**Exercise 1**
Reproduce verbatim the passage of the discovery opinion between "Statement of Facts" and "in this matter.", inclusive.
**Exercise 2**
Write the next portion of the discovery opinion, beginning immediately after its final sentence.

**Text provided**

--

Statement of Facts and of the Case
This case is a civil rights action filed by Dawn Ball, a state prisoner, who
alleges that her constitutional rights were violated by eight prison officials while she
housed at the State Correctional Institution (SCI) Muncy.
Presently before the Court are two discovery motions filed by the plaintiff
seeking the issuance of subpoenas duces tecum (Doc. 22), and leave of court to
conduct numerous oral depositions. (Doc. 20) On October 4, 2011, this matter was
referred to the undersigned for pre-trial management. (Doc. 23) Upon our review of
these motions, for the reasons set forth below, in the exercise of our discretion over
these discovery matters, we will deny the various discovery motions filed by Ball,
without prejudice to renewal of these motions, as needed, once a comprehensive case
management order has been entered in this matter.
II.
Discussion
Several basic guiding principles inform our resolution of the instant discovery
dispute. At the outset, the scope of discovery is defined by Rule 26(b)(1) of the
Federal Rules of Civil Procedure, which provides as follows:
(1) Scope in General. Unless otherwise limited by court order, the scope
of discovery is as follows: Parties may obtain discovery regarding any
nonprivileged matter that is relevant to any party’s claim or defense –
including the existence, description, nature, custody, condition, and
location of any documents or other tangible things and the identity and
location of persons who know of any discoverable matter. For good
cause, the court may order discovery of any matter relevant to the
subject matter involved in the action. Relevant information need not be
admissible at trial if the discovery appears reasonably calculated to lead
to the discovery of admissible evidence. All discovery is subject to the
limitations imposed by Rule 26(b)(2)( C ).

--

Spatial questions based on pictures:

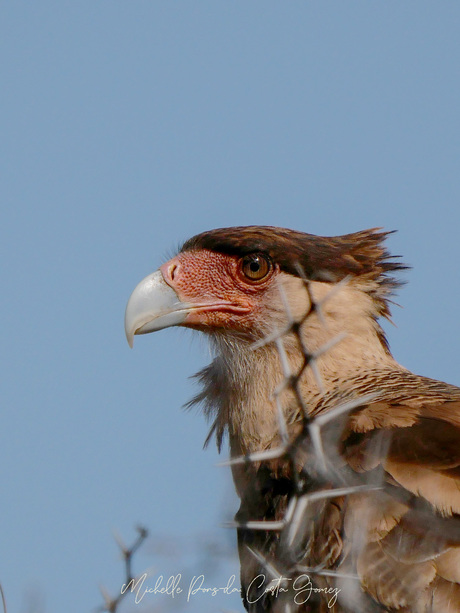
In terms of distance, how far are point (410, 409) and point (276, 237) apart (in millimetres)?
1140

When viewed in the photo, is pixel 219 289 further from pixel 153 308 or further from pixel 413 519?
pixel 413 519

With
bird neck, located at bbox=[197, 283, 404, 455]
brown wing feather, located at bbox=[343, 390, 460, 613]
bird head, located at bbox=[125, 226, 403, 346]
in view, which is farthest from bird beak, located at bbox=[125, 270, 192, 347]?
brown wing feather, located at bbox=[343, 390, 460, 613]

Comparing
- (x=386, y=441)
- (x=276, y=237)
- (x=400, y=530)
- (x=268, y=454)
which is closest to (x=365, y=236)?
(x=276, y=237)

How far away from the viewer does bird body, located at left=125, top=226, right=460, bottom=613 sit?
2.67 meters

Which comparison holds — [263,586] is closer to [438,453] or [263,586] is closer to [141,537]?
[438,453]

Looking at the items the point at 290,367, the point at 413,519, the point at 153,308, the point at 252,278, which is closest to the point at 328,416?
the point at 413,519

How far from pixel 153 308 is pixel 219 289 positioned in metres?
0.37

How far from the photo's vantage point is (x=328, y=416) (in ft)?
4.67

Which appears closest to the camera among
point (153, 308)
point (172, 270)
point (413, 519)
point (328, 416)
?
point (328, 416)

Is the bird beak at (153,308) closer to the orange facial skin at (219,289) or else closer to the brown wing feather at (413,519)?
the orange facial skin at (219,289)

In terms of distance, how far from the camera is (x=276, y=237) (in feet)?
12.8

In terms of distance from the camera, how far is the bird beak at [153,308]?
12.2 feet

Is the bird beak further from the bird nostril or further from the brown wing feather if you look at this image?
the brown wing feather

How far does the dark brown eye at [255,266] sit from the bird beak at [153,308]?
0.33m
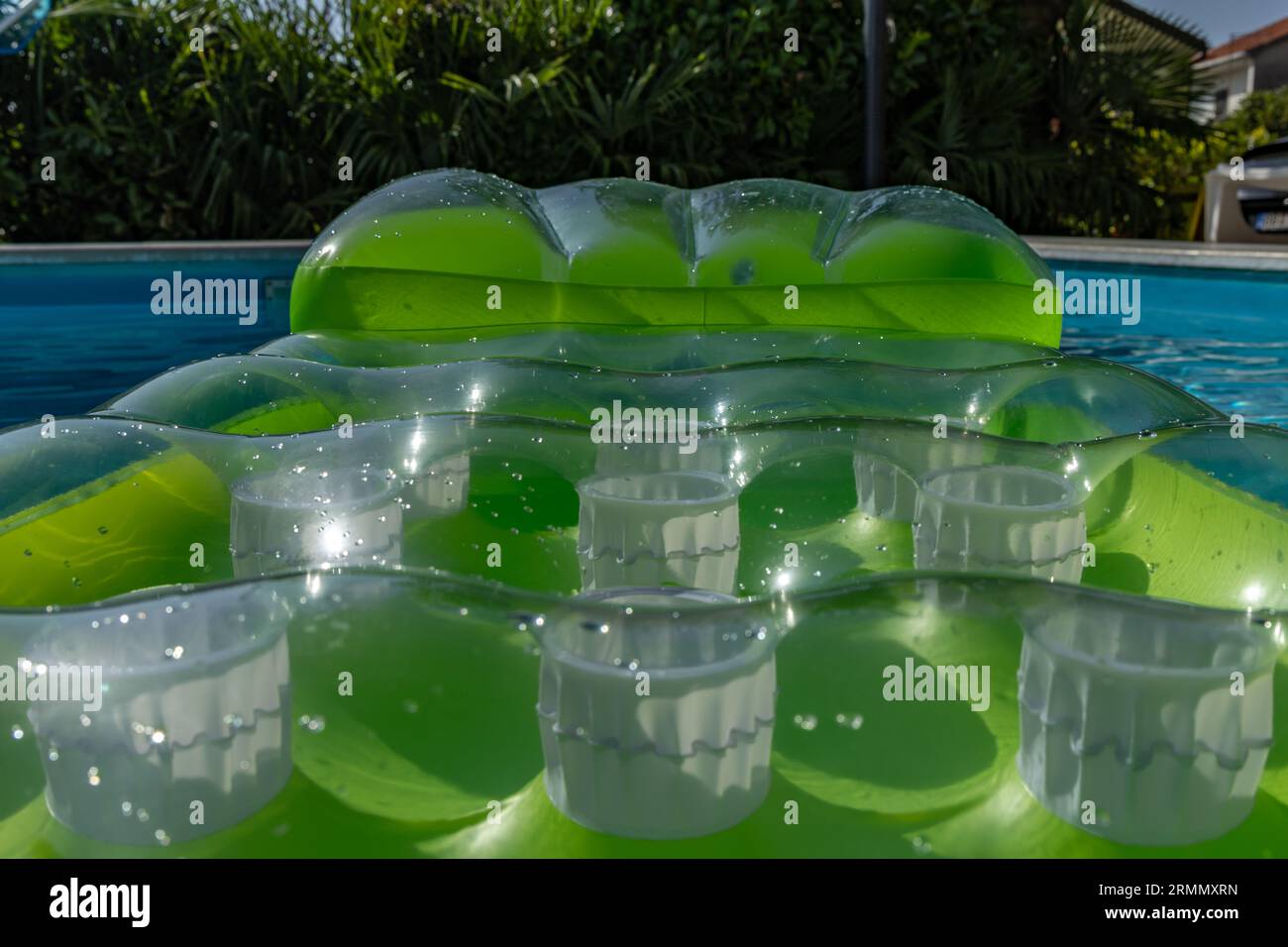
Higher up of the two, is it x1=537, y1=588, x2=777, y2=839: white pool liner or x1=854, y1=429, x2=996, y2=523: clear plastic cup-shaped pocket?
x1=854, y1=429, x2=996, y2=523: clear plastic cup-shaped pocket

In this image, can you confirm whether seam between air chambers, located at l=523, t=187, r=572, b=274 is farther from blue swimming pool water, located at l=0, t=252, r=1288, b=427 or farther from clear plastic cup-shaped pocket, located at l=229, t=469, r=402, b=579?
blue swimming pool water, located at l=0, t=252, r=1288, b=427

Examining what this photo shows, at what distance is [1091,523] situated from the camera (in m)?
1.14

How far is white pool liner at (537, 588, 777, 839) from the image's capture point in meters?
0.68

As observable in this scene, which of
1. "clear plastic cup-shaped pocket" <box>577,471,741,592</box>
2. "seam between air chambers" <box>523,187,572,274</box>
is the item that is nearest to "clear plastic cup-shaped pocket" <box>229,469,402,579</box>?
"clear plastic cup-shaped pocket" <box>577,471,741,592</box>

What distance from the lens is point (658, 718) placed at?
682 millimetres

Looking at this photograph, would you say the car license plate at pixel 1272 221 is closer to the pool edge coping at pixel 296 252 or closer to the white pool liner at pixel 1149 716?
the pool edge coping at pixel 296 252

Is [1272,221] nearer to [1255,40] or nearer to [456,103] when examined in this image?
[456,103]

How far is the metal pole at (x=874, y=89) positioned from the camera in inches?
212

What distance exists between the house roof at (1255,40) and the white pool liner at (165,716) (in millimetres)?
22542

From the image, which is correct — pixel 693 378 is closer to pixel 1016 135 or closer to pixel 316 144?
pixel 316 144

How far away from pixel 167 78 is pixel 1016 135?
5.04m

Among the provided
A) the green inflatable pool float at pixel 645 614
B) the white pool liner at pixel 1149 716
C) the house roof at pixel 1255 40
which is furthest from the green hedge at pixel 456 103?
the house roof at pixel 1255 40

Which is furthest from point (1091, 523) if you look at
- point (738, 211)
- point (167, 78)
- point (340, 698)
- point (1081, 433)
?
point (167, 78)
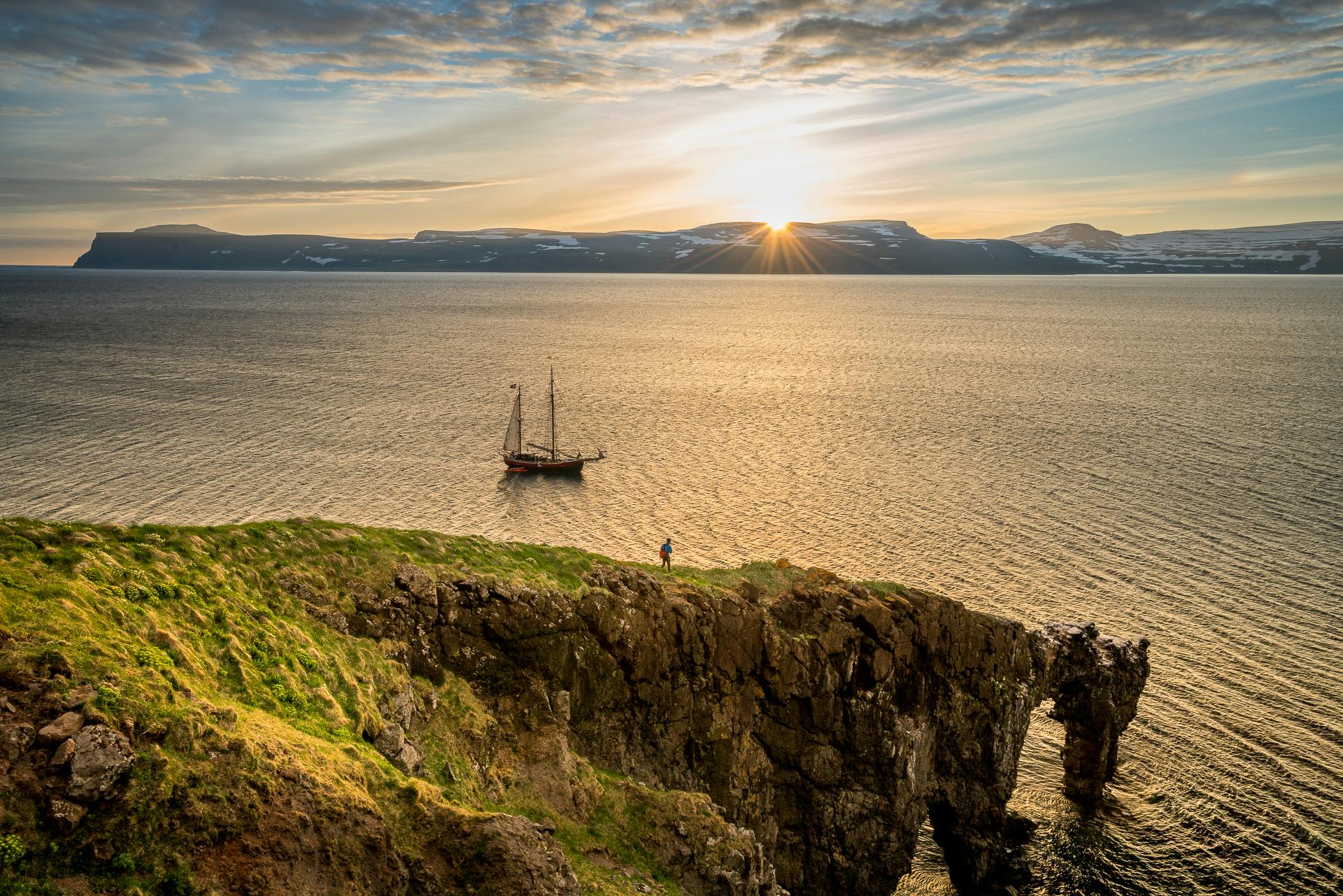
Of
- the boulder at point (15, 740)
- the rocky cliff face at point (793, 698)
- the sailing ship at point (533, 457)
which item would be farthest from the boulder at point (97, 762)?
the sailing ship at point (533, 457)

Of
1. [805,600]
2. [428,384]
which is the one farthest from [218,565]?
[428,384]

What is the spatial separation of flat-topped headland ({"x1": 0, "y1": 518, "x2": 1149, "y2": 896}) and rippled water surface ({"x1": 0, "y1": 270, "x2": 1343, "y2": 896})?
6016 millimetres

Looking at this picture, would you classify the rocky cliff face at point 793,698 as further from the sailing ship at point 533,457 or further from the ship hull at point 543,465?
the sailing ship at point 533,457

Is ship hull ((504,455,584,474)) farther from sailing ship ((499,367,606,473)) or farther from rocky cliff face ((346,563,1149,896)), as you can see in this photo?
rocky cliff face ((346,563,1149,896))

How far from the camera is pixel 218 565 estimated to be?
2238 centimetres

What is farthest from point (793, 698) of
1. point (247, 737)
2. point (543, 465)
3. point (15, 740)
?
point (543, 465)

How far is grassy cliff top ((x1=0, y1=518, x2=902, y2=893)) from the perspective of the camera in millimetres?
14117

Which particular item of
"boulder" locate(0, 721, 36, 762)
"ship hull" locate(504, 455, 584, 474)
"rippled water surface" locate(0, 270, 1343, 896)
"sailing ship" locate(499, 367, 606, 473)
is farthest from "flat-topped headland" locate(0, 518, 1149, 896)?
"sailing ship" locate(499, 367, 606, 473)

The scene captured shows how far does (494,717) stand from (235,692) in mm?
8345

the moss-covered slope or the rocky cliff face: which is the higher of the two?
the moss-covered slope

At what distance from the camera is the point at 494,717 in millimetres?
25031

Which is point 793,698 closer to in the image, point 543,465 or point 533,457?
point 543,465

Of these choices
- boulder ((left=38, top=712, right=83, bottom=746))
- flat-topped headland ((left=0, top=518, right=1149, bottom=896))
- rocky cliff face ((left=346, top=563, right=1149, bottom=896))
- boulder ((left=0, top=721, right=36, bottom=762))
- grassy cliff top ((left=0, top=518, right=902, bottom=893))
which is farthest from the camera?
rocky cliff face ((left=346, top=563, right=1149, bottom=896))

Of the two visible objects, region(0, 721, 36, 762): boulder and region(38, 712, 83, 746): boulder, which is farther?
region(38, 712, 83, 746): boulder
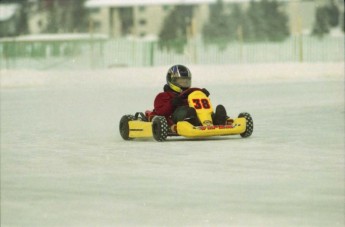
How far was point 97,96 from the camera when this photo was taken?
2269 centimetres

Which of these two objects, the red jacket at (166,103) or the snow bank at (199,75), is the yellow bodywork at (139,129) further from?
the snow bank at (199,75)

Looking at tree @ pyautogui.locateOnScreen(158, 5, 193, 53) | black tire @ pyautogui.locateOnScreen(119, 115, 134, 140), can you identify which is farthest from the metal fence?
black tire @ pyautogui.locateOnScreen(119, 115, 134, 140)

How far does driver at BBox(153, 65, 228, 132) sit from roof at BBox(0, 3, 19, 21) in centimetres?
5280

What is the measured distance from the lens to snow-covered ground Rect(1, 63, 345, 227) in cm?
851

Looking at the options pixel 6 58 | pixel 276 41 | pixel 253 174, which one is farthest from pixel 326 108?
pixel 276 41

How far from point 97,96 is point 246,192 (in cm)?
1346

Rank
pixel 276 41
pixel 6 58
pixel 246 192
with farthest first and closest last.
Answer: pixel 276 41 → pixel 6 58 → pixel 246 192

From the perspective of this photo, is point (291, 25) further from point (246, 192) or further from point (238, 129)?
point (246, 192)

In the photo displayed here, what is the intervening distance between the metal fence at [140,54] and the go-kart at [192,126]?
2573 cm

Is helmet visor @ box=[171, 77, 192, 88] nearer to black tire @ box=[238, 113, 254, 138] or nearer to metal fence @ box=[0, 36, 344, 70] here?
black tire @ box=[238, 113, 254, 138]

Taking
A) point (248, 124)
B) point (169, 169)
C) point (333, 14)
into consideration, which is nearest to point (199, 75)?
point (248, 124)

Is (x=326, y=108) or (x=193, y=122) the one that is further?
(x=326, y=108)

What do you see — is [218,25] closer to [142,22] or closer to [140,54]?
[140,54]

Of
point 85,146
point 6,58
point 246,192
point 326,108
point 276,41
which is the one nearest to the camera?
point 246,192
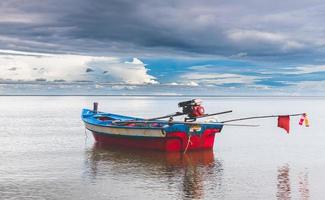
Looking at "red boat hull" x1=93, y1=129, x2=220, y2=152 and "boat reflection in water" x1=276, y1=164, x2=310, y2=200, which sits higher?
"red boat hull" x1=93, y1=129, x2=220, y2=152

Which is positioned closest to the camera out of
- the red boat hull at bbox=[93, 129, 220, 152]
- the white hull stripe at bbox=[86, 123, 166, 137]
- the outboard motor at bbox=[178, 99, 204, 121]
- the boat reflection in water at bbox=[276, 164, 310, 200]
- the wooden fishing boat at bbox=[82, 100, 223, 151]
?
the boat reflection in water at bbox=[276, 164, 310, 200]

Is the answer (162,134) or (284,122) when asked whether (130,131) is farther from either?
(284,122)

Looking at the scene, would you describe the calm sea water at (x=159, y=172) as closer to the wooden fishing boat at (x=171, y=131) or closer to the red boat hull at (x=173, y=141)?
the red boat hull at (x=173, y=141)

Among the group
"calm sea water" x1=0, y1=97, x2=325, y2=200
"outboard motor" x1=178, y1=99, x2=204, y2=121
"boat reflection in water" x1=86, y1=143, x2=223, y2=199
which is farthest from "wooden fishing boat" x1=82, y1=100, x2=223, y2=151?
"outboard motor" x1=178, y1=99, x2=204, y2=121

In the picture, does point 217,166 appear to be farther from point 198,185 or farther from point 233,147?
→ point 233,147

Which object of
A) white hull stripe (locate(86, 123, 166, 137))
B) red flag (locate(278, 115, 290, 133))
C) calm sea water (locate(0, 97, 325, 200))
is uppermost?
red flag (locate(278, 115, 290, 133))

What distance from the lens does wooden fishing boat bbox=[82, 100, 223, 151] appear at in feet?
111

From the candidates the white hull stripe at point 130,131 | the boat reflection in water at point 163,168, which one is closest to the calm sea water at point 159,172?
the boat reflection in water at point 163,168

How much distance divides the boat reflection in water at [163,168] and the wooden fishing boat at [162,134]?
1.84ft

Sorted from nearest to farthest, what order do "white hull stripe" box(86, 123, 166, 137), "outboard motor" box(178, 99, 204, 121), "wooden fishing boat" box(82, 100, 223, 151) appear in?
"wooden fishing boat" box(82, 100, 223, 151) → "white hull stripe" box(86, 123, 166, 137) → "outboard motor" box(178, 99, 204, 121)

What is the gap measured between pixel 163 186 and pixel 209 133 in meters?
12.8

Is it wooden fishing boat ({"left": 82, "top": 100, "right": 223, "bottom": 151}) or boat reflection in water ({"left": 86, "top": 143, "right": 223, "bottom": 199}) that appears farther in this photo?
wooden fishing boat ({"left": 82, "top": 100, "right": 223, "bottom": 151})

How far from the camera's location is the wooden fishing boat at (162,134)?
33.8 meters

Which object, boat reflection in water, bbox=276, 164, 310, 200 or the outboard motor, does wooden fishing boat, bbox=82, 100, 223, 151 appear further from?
boat reflection in water, bbox=276, 164, 310, 200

--

**Written answer 1**
Statement of Facts and of the Case
This case is a civil rights action filed by Dawn Ball, a state prisoner, who
alleges that her constitutional rights were violated by eight prison officials while she
housed at the State Correctional Institution (SCI) Muncy.
Presently before the Court are two discovery motions filed by the plaintiff
seeking the issuance of subpoenas duces tecum (Doc. 22), and leave of court to
conduct numerous oral depositions. (Doc. 20) On October 4, 2011, this matter was
referred to the undersigned for pre-trial management. (Doc. 23) Upon our review of
these motions, for the reasons set forth below, in the exercise of our discretion over
these discovery matters, we will deny the various discovery motions filed by Ball,
without prejudice to renewal of these motions, as needed, once a comprehensive case
management order has been entered in this matter.

**Written answer 2**
Fed. R. Civ. P. 26(b)(1).
Rulings regarding the proper scope of discovery, and the extent to which
discovery may be compelled, are matters consigned to the court’s discretion and
judgment. Thus, it has long been held that decisions relating to the scope of
discovery permitted under Rule 26 also rest in the sound discretion of the Court.
Wisniewski v. Johns-Manville Corp., 812 F.2d 81, 90 (3d Cir. 1987). Thus, a court’s
decisions regarding the conduct of discovery, and whether to compel disclosure of
certain information, will be disturbed only upon a showing of an abuse of discretion.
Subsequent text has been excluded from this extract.